Giles was the one to answer, because he wasn't sure Lily would ever ask for herself. "Actually, it would help tremendously if you know of somewhere she could stay. I haven't been here long enough to know where to look." Not for anything besides the places where the homeless loitered, anyway.

It seemed she'd already been thinking about this. "I've got some extra room, if she wants to stay with me for a while." She looked at Lily. "And I think the boss is about to start looking for a couple of new people, if you need a job. There are other places around here too, if that doesn't work out. A little time, and I'm sure we could get you fixed up."

"Really?" Lily asked, finally smiling a little, uneasily. "I-I mean, I wouldn't want to cause anybody any trouble."

"You wouldn't be any trouble; a little company would do me some good, anyway." Erin smiled and looked back to Giles. "How's that, Rupert?"

"It sounds wonderful.
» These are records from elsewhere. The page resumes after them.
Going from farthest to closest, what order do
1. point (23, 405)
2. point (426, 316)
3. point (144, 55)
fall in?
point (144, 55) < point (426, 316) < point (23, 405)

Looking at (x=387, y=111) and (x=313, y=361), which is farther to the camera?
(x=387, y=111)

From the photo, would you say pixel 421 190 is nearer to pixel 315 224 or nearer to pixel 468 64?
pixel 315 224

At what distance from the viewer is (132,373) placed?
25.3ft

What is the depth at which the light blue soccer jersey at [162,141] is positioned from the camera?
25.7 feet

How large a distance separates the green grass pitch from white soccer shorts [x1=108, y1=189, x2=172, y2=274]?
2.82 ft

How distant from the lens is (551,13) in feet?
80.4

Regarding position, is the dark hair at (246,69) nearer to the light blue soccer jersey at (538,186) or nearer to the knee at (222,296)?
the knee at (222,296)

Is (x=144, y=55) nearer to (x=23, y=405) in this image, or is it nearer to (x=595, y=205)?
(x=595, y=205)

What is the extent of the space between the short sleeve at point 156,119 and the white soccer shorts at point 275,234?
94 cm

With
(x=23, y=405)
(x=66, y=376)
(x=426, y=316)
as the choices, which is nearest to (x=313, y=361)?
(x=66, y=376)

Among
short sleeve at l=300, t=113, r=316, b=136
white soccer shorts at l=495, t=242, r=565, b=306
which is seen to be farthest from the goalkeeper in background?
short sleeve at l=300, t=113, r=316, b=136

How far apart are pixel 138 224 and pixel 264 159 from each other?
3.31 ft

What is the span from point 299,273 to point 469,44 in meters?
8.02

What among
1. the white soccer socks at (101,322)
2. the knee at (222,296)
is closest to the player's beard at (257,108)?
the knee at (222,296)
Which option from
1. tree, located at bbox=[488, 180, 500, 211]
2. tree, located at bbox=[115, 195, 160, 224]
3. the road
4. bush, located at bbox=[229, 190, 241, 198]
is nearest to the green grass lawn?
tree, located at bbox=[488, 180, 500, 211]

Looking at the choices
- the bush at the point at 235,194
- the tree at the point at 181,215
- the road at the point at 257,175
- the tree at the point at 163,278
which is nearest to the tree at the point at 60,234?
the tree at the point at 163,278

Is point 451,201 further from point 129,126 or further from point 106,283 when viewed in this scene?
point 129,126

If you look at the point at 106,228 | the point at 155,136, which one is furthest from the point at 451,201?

I just want to know that she'll be all right if I—well, I think I'm going to be leaving."

"Leaving?" Lily echoed.

"Yes, leaving the city." He looked pointedly at Erin. "Not that being here has been unpleasant, but...I believe it's time I went home."

Her expression faltered, but then she smiled gently again. "Oh...you're sure?"

He managed an anxious chuckle. "Not at all."

"Well you know where to find us," she shrugged. She looked at him for a long moment. "Take care of yourself, British man."

Giles smiled back at her, and tried not to think too much about what could have been. He went back the next night, and Lily was there with Erin. The girl thanked him for everything he'd done whether he really wanted the thanks or not, and he said his goodbyes to the both of them.

Then he walked back to his already-empty room of an apartment, glanced in one last time to be sure he hadn't left anything behind, and went back down to his car.

Soon L.A. was behind him.


School and senior year were now less than two weeks away, and Buffy almost wished it would all just disappear. They'd survived the summer just fine, but the thought of starting school without Giles in the library and never far off was just too strange. It didn't help that she wasn't looking forward to those make-up exams, either.

She couldn't remember the last time she'd gone on patrol on her own. Even if it wasn't all of them every night, there was always someone. They were all out here now, though tonight she'd managed to at least seperate herself from the others for a little while. They weren't far off—just on the other side of the cemetary—but she welcomed the quiet that she could hear herself think in.

Not that having the others out here bothered her, or that she had much she really wanted to think about...but just having the quiet was nice now and then.

Of course, quiet was impossible once the vampires inevitably showed.

Buffy heard the scuffle from a distance, and couldn't tell if it a pack of vamps attacking a civillian or her friends taking on a vamp or two. Either way, she burst into a run. She crossed half the cemetary in seconds and came around a hedge, though she didn't quite understand what she saw when she got there. It was dark, none of them were quite facing her and the fight was moving a bit too quickly for her to tell, exactly, but she was pretty sure all three combatants were vampires. Granted, they sometimes fought among themselves, but three of them going at it out in the open in the cemetary wasn't usually the way it was done.

She'd only been watching from the shadows for a moment, not sure whether to get in the middle of it, when the tallest of the three—the one she'd already noticed because he'd quite obviously had the most hand-to-hand training in life—shoved one into a splintered tree branch, and drove a stake back into the chest of the other. Both promptly dusted, leaving the tall one alone.

Wait. A stake?

That was when he turned, and the moonlight fell across his face. Buffy recognized him even before his face had shifted back to normal. She stepped out of the shadows on impulse, but once she'd done it she was frozen in place, because she didn't know what to say.

Beyond the relief she didn't know what she felt, either.

Giles saw her after a moment, but he didn't say anything either. He just looked at her, imploringly, as if waiting for some sort of permission to speak.

So Buffy smiled at him, and that much came easily. "Hey."